</yunmakai>
</the problem>
Indie music projects sell merchandise through generic Shopify themes that look identical to every other artist storefront. There is no spatial identity, no narrative, no reason to linger. Listeners arrive, buy, leave — and never return between releases.
</my approach>
Built a single interactive 3D environment where the entire catalog lives. The room IS the storefront. Music plays continuously through a global audio player. Products are objects you interact with, not SKUs in a grid. Commerce splits cleanly: Shopify owns checkout and inventory, Supabase owns identity and content.
</key features>
3D motel room as storefront
Hotspot-driven navigation. TV is the product grid, posters are listings, lamps drive mood lighting.

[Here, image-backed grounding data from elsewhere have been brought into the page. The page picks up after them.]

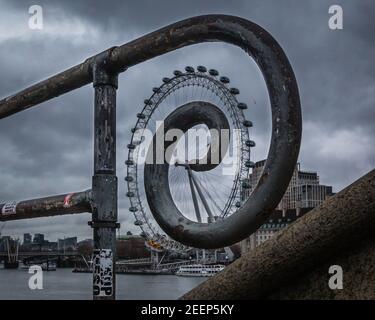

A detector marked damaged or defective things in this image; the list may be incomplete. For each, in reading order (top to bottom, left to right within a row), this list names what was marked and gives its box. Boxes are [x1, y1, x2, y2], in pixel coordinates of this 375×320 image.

rusty metal railing [0, 15, 302, 300]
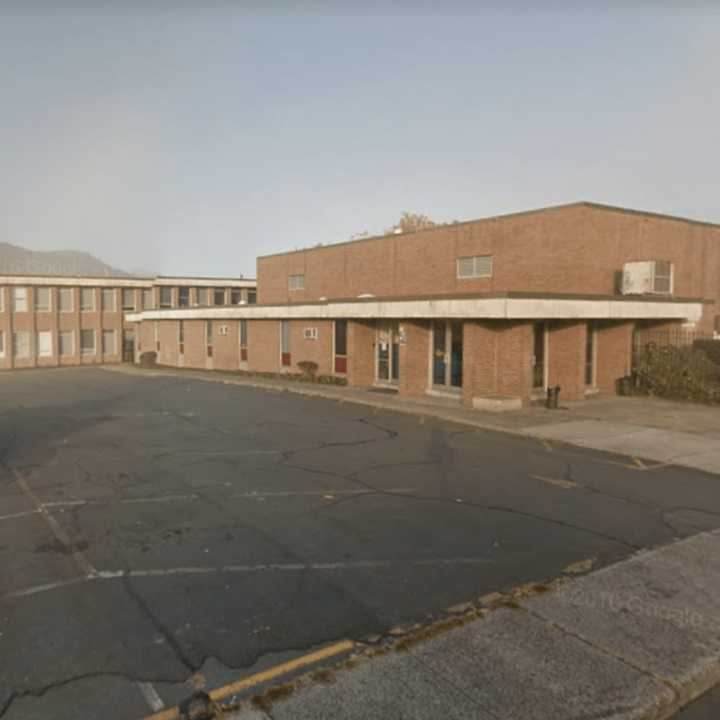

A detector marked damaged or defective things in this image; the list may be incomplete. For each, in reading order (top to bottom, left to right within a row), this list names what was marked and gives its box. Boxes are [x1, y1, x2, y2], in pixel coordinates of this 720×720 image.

cracked asphalt [4, 368, 720, 716]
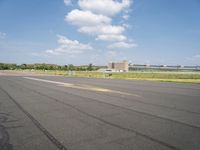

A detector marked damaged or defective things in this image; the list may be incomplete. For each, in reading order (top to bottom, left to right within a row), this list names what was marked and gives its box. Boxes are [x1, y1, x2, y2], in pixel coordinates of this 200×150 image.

cracked asphalt [0, 73, 200, 149]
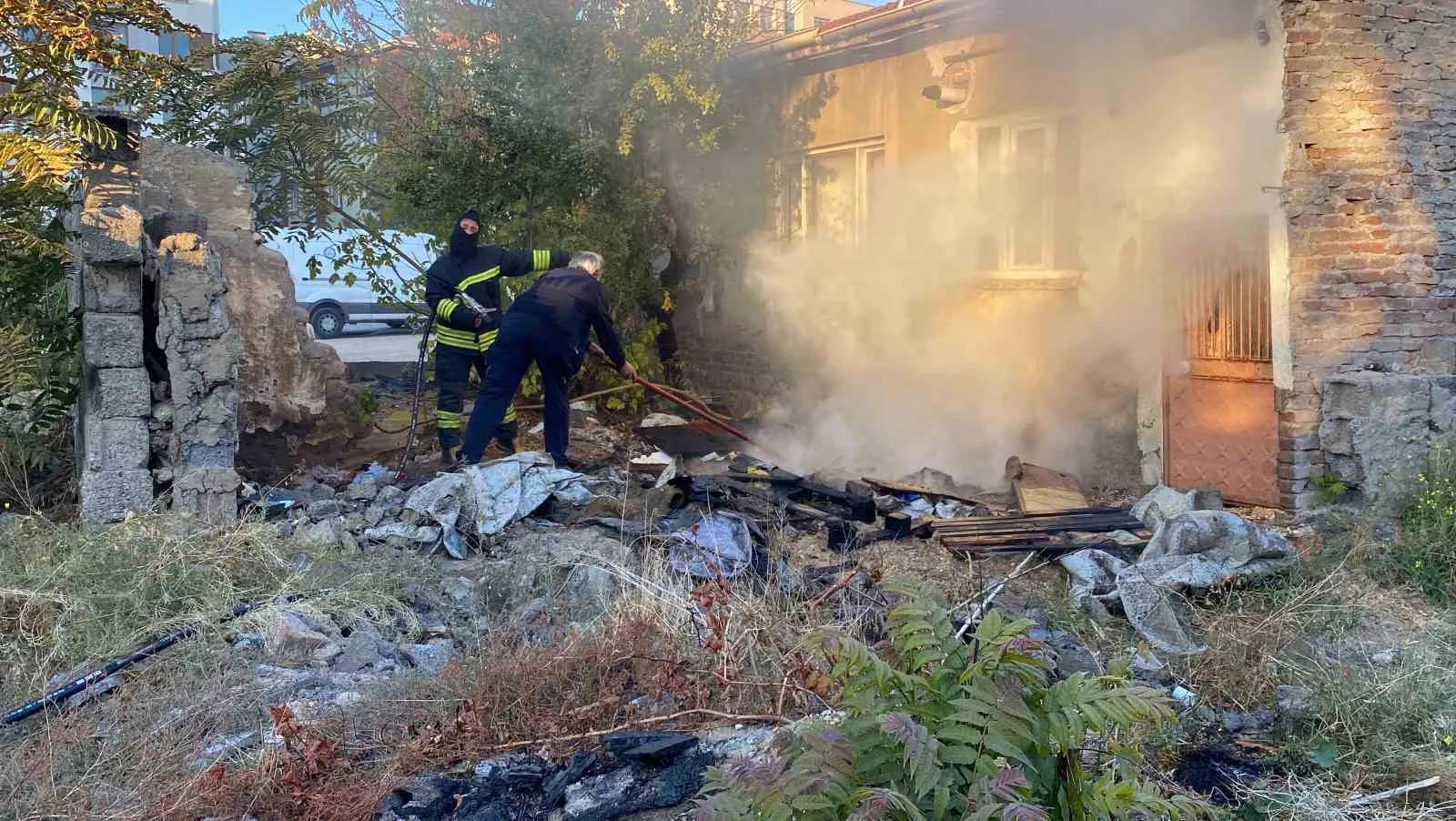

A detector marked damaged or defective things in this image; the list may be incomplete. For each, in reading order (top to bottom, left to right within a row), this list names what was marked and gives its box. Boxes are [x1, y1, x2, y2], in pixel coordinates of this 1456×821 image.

broken concrete block [78, 205, 146, 266]
broken concrete block [82, 312, 142, 367]
broken concrete block [93, 367, 151, 416]
broken concrete block [82, 419, 147, 471]
broken concrete block [78, 468, 152, 518]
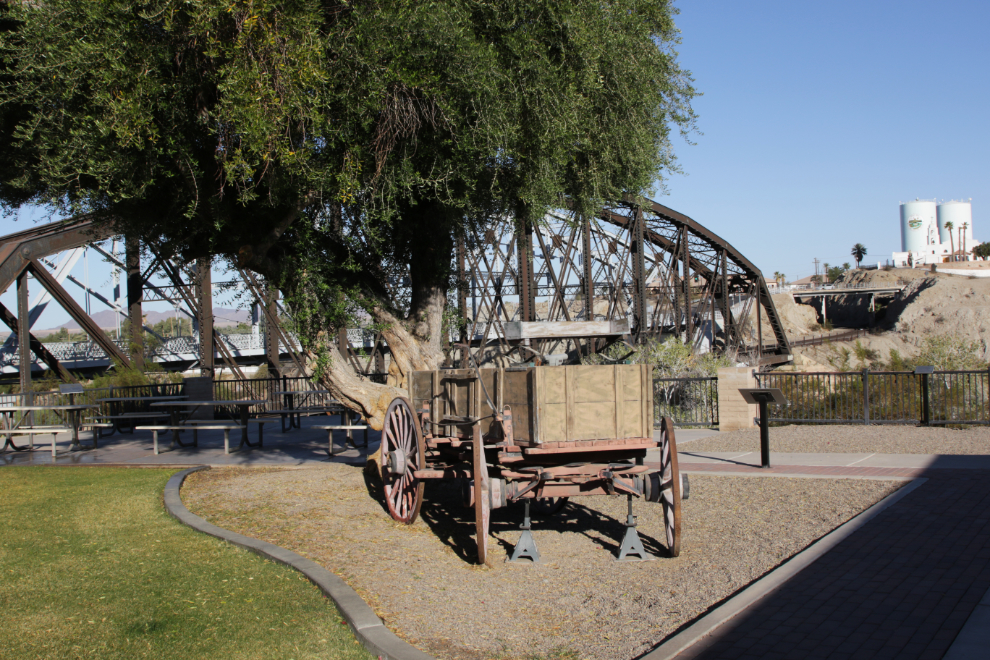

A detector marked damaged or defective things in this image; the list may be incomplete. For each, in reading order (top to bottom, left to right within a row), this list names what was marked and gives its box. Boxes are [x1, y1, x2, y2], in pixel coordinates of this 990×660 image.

rusted metal frame [0, 300, 74, 382]
rusted metal frame [25, 260, 132, 368]
rusted metal frame [126, 237, 145, 372]
rusted metal frame [237, 266, 308, 376]
rusted metal frame [536, 224, 572, 322]
rusted metal frame [636, 205, 652, 340]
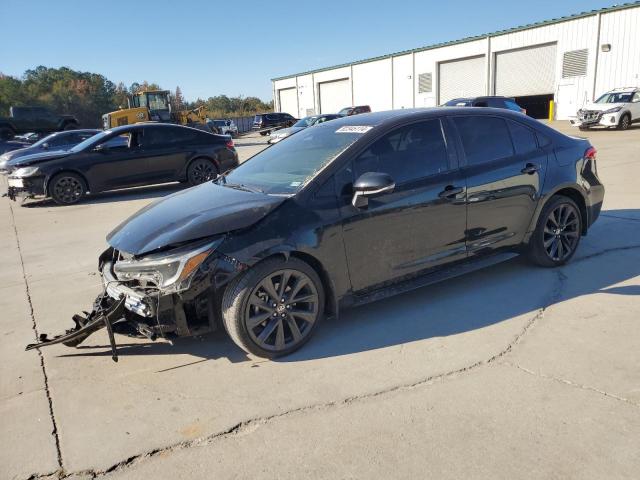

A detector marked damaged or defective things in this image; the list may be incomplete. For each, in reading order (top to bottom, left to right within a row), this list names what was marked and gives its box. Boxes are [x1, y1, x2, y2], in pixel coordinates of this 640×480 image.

damaged black sedan [26, 108, 604, 356]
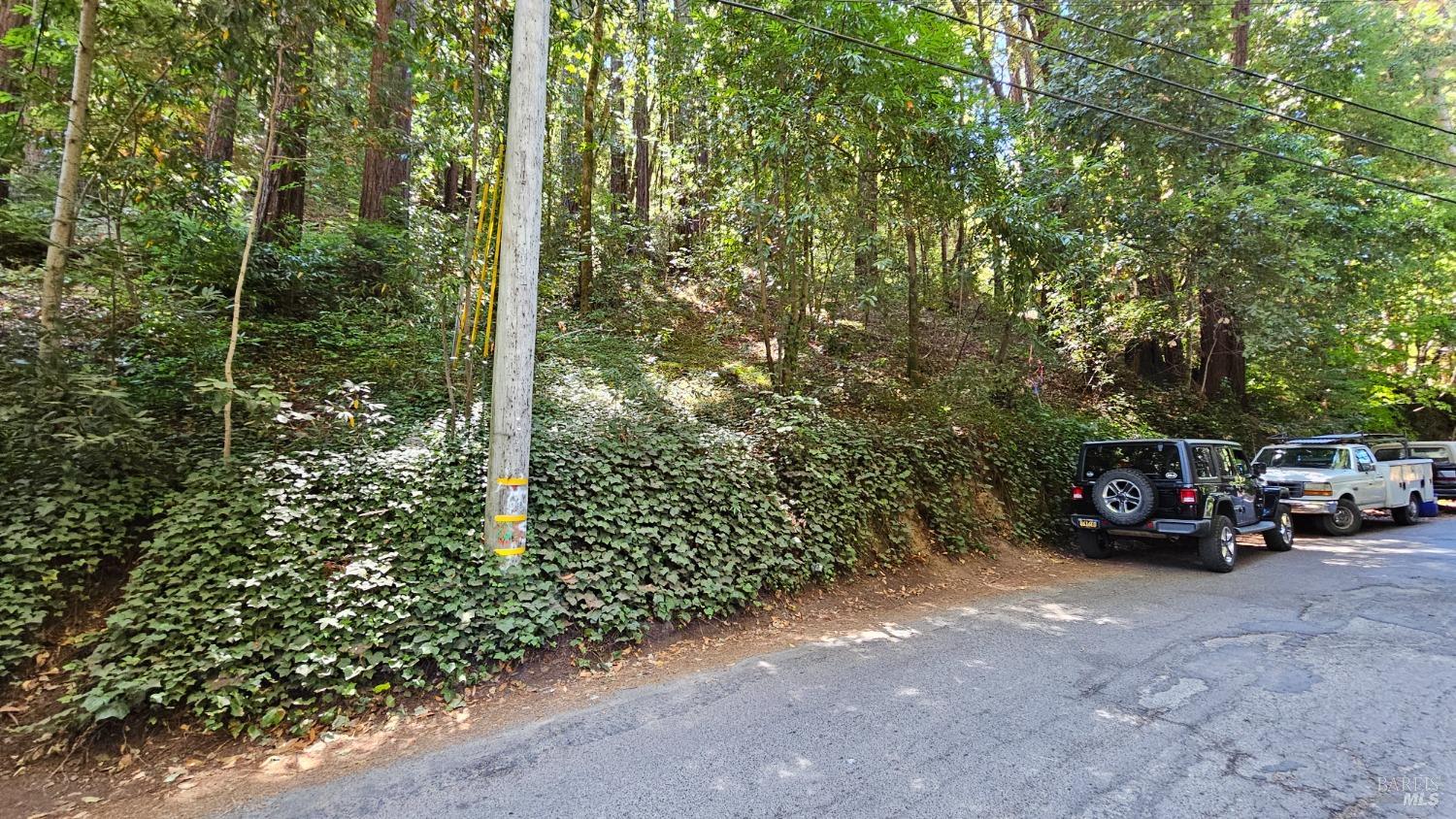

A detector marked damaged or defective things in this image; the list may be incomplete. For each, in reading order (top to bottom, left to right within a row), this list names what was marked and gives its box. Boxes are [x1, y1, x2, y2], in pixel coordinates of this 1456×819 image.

cracked pavement [227, 514, 1456, 814]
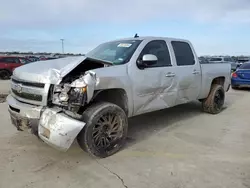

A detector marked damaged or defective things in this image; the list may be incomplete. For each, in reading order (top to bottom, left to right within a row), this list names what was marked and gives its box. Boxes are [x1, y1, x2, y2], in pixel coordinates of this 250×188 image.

crumpled front bumper [6, 94, 86, 151]
crushed hood [13, 56, 88, 84]
broken headlight [51, 83, 87, 106]
damaged chevrolet silverado [7, 36, 230, 157]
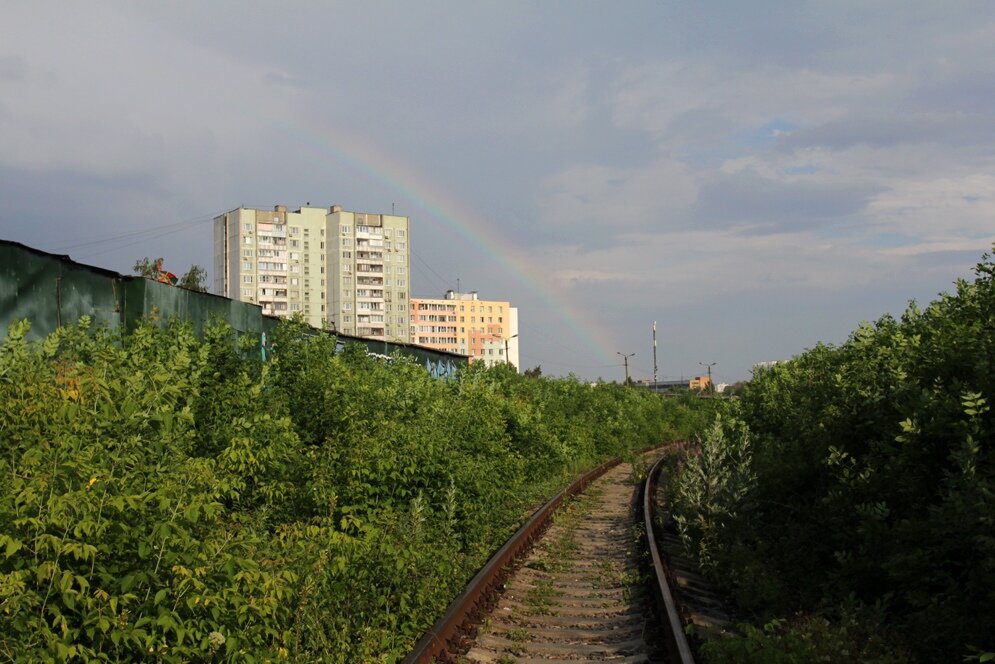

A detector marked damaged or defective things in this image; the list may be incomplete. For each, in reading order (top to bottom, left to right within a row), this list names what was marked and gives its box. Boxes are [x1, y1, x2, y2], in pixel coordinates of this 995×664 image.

rusty rail [398, 456, 624, 664]
rusty rail [640, 452, 696, 664]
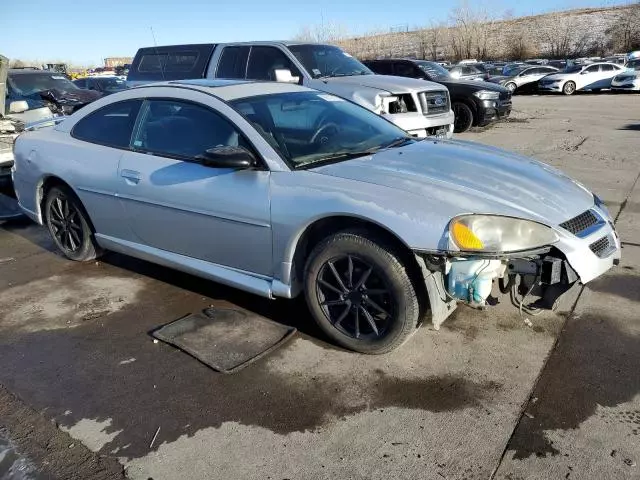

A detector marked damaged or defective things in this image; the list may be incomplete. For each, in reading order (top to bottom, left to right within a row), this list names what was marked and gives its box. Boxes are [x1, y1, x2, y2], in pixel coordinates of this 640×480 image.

cracked headlight housing [450, 216, 560, 253]
damaged front bumper [416, 204, 620, 328]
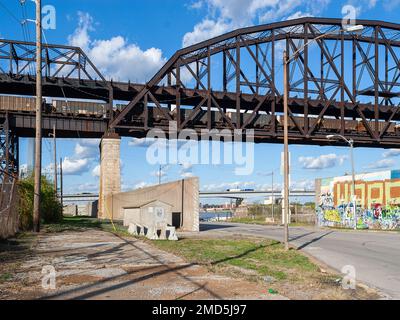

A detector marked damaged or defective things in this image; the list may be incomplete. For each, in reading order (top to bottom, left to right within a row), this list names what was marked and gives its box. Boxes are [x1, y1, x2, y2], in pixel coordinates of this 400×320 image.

rusty steel truss bridge [0, 17, 400, 179]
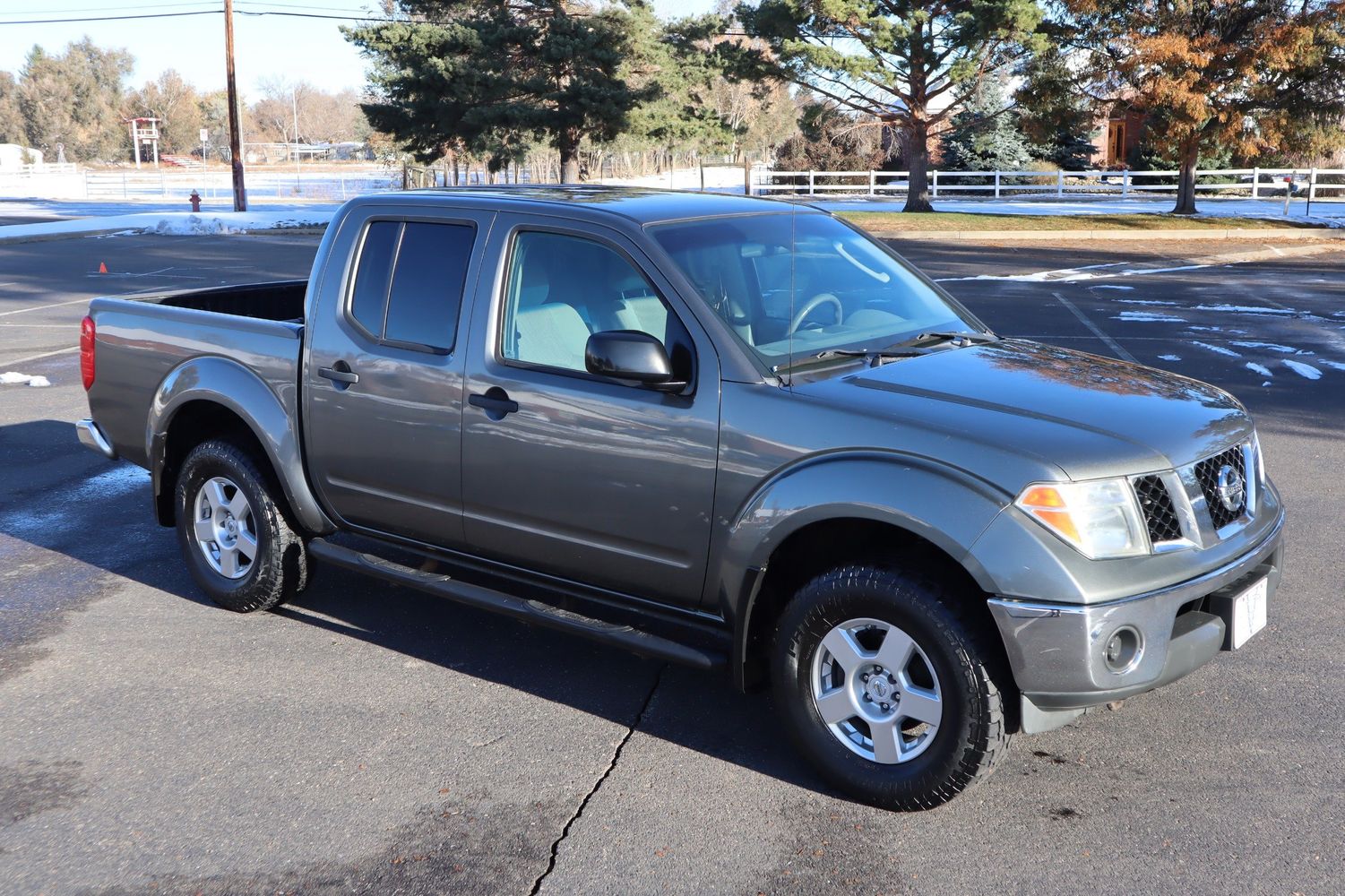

Persistent global audio player
Music survives route transitions via a singleton audio element. Signed Storage URLs with auto-refresh.
Spatial continuity
Round-trip navigation preserves exact camera position. TV auto-zoom replaces hard cuts.
Shopify + Supabase split
Shopify owns money and inventory via hosted checkout. Supabase owns auth, music library, and admin uploads.
Privacy-respecting auth
Cookie-based Supabase sessions with middleware refresh. Admin routes gated by role checks at the edge.
Production performance
GLB budget enforced. Sequenced loader doubles as boot sequence. Draco decoded, postprocessing stack tuned per scene.
</what i learned>
3D as storefront is a UX commitment, not a visual flourish. Every transition has to preserve spatial continuity or the illusion breaks.
Splitting commerce between Shopify and Supabase is the right boundary for indie clients — best in class on both sides with a clean integration seam.
Mesh names in GLB files are load-bearing infrastructure. Treat them as a versioned contract between the 3D artist and the engineer.